Crew fatigue is a critical issue

Dr Michele Grech, AMSA. Credit: AMSA

AMSA has dedicated its time and resources into investigating fatigue at sea and the impact on safety culture . Tackling fatigue is even more vital amid COVID-19

In the last decade, fatigue has become a major safety concern in the shipping industry, contributing to serious maritime accidents and impacting seafarers’ short- and long-term performance and health.

I am in a unique position of understanding fatigue from a scientific and practical angle. Before I joined the Australian Maritime Safety Authority (AMSA) in 2013, I had built up 15 years of experience conducting applied research on fatigue at sea and more than 20 years of experience in the industry.

This informed my work at AMSA, where I took on the challenge of revising the International Maritime Organization (IMO) guidelines on fatigue, led and developed by Australia in collaboration with other member states, and submitted to the IMO in 2016. That document took a contemporary approach to fatigue risk management, using peer-reviewed scientific literature and input from subject matter experts from around the world.

A correspondence group of 33 countries and 11 organisations was created to work on this project. Fast forward to 2018, a revised set of IMO guidelines on fatigue was approved for release at the 100th session of the Maritime Safety Committee.

In the same year, AMSA completed the first major study of safety culture in the maritime industry in Australia. More than 1,000 seafarers were surveyed and the findings recorded 20% of them experienced chronic fatigue.
Our research also highlighted that there was a lack of fatigue management in practice in the maritime industry.

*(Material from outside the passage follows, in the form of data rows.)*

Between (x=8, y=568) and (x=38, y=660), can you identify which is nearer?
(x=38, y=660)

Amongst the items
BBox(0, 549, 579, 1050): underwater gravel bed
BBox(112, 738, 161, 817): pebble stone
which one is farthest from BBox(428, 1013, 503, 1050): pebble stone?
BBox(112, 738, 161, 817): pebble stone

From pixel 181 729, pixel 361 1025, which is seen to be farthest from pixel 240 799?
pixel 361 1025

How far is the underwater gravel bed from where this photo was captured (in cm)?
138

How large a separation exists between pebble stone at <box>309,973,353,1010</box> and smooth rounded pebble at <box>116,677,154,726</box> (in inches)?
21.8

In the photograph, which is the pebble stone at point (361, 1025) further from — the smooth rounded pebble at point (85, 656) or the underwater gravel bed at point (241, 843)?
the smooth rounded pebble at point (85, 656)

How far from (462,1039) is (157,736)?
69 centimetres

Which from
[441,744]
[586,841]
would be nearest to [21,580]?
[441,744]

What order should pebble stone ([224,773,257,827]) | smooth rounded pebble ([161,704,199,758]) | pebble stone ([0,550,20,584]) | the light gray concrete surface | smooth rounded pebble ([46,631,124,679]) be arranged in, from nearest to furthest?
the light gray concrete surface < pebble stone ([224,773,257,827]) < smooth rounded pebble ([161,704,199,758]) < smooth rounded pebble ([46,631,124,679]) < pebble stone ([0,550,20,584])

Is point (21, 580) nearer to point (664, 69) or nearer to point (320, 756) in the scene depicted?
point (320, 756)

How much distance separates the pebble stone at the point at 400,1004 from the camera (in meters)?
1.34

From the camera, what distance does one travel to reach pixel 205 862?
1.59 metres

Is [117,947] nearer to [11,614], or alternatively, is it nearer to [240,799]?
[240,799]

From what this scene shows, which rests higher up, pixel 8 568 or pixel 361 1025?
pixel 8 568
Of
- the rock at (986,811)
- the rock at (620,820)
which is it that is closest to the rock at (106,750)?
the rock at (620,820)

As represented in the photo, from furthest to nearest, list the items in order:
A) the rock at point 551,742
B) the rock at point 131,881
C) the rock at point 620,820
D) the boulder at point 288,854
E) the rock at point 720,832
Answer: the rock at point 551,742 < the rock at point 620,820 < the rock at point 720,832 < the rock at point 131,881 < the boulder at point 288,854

We have created simple and usable guidelines to help close this gap, with evidence-based research and practical recommendations to address fatigue among seafarers. The aim is to ensure seafarers, companies, and other relevant stakeholders are aware that these guidelines are available for use.

There is no doubt that these revised guidelines, especially the need to incorporate fatigue risk management, will test the maritime industry’s resolve in reducing the risks when at sea.

An important and challenging element is for the industry to have in-depth knowledge and understanding of fatigue. This will ensure the risks associated with fatigue are being managed appropriately. As fatigue is under-reported, it is difficult to know if it is getting better or worse over time. That is why reporting is so important and why shipping companies need to have established pathways for seafarers to report fatigue-related issues.

Shipping companies must also have processes for ensuring that lessons are learnt to prevent similar incidents from occurring again. In the maritime industry, a fatigue management system that continuously monitors and manages the risk of fatigue is the gold standard and it should be discussed with the seafarers, incorporated into a ship’s safety management system (SMS), and implemented effectively.

Shipping companies need to take a holistic approach to managing and reducing the risk of fatigue at sea. This is even more critical amid the COVID-19 pandemic where a seafarer’s contract may have been extended and, as a result, they are spending more time at sea than originally planned. Vessel operators should be identifying potential risks around crewing difficulties and addressing these in SMS documentation. Now is the time for shipping companies to step up and take care of the physical and mental wellbeing of their seafarers.